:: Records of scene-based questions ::
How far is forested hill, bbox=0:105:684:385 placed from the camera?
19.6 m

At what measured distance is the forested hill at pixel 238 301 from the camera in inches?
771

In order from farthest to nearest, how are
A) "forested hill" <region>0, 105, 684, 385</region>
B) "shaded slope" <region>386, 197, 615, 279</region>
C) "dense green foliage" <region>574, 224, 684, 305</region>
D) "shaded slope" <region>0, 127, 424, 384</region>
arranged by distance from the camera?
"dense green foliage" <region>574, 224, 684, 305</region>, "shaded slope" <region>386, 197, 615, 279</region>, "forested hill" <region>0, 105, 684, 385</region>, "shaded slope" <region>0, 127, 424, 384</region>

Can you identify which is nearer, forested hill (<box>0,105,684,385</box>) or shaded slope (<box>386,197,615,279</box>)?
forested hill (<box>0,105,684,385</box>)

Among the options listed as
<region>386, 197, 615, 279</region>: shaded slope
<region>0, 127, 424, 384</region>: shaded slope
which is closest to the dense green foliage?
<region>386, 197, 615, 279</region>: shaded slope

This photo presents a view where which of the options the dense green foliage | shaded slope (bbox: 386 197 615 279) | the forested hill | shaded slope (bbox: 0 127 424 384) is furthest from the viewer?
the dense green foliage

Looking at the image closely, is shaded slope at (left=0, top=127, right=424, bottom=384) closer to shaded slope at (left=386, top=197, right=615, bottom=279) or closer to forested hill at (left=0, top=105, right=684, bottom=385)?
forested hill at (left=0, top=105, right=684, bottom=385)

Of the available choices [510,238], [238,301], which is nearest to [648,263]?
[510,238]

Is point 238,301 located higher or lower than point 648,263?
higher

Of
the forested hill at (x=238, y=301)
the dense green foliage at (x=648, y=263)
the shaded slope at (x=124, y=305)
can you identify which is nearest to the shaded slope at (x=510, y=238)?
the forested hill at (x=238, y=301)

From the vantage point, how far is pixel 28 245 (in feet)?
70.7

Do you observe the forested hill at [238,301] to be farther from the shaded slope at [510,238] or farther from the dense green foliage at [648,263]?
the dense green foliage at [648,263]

:: WORK INSTRUCTIONS ::
Please render all the lines above as a numbered list, leaving out the blank lines.

:: EXERCISE ANSWER ::
1. How far is forested hill, bbox=0:105:684:385 placed from the camera?
2. 19.6 m
3. At what measured distance is the forested hill at pixel 238 301 from the camera in inches?
4. 771
5. In order from farthest to nearest, how are
6. A) "forested hill" <region>0, 105, 684, 385</region>
7. B) "shaded slope" <region>386, 197, 615, 279</region>
8. C) "dense green foliage" <region>574, 224, 684, 305</region>
9. D) "shaded slope" <region>0, 127, 424, 384</region>
10. arranged by distance from the camera?
11. "dense green foliage" <region>574, 224, 684, 305</region>, "shaded slope" <region>386, 197, 615, 279</region>, "forested hill" <region>0, 105, 684, 385</region>, "shaded slope" <region>0, 127, 424, 384</region>
12. Can you identify which is nearer, forested hill (<box>0,105,684,385</box>) or shaded slope (<box>386,197,615,279</box>)?
13. forested hill (<box>0,105,684,385</box>)
14. Among the options listed as
15. <region>386, 197, 615, 279</region>: shaded slope
16. <region>0, 127, 424, 384</region>: shaded slope
17. which is closest to the dense green foliage?
18. <region>386, 197, 615, 279</region>: shaded slope
19. This photo presents a view where which of the options the dense green foliage | shaded slope (bbox: 386 197 615 279) | the forested hill | shaded slope (bbox: 0 127 424 384) is furthest from the viewer?
20. the dense green foliage
21. Looking at the image closely, is shaded slope at (left=0, top=127, right=424, bottom=384) closer to shaded slope at (left=386, top=197, right=615, bottom=279) or closer to forested hill at (left=0, top=105, right=684, bottom=385)?
22. forested hill at (left=0, top=105, right=684, bottom=385)
23. Of the available choices [510,238], [238,301], which is nearest to [648,263]?
24. [510,238]
25. Is point 238,301 located higher or lower than point 648,263?
26. higher
27. Of
28. the forested hill at (x=238, y=301)
29. the dense green foliage at (x=648, y=263)
30. the shaded slope at (x=124, y=305)
31. can you identify which is nearest to the shaded slope at (x=510, y=238)?
32. the forested hill at (x=238, y=301)
33. From the vantage point, how far is pixel 28 245 (in feet)?
34. 70.7
35. Do you observe the forested hill at [238,301] to be farther from the shaded slope at [510,238] or farther from the dense green foliage at [648,263]?
36. the dense green foliage at [648,263]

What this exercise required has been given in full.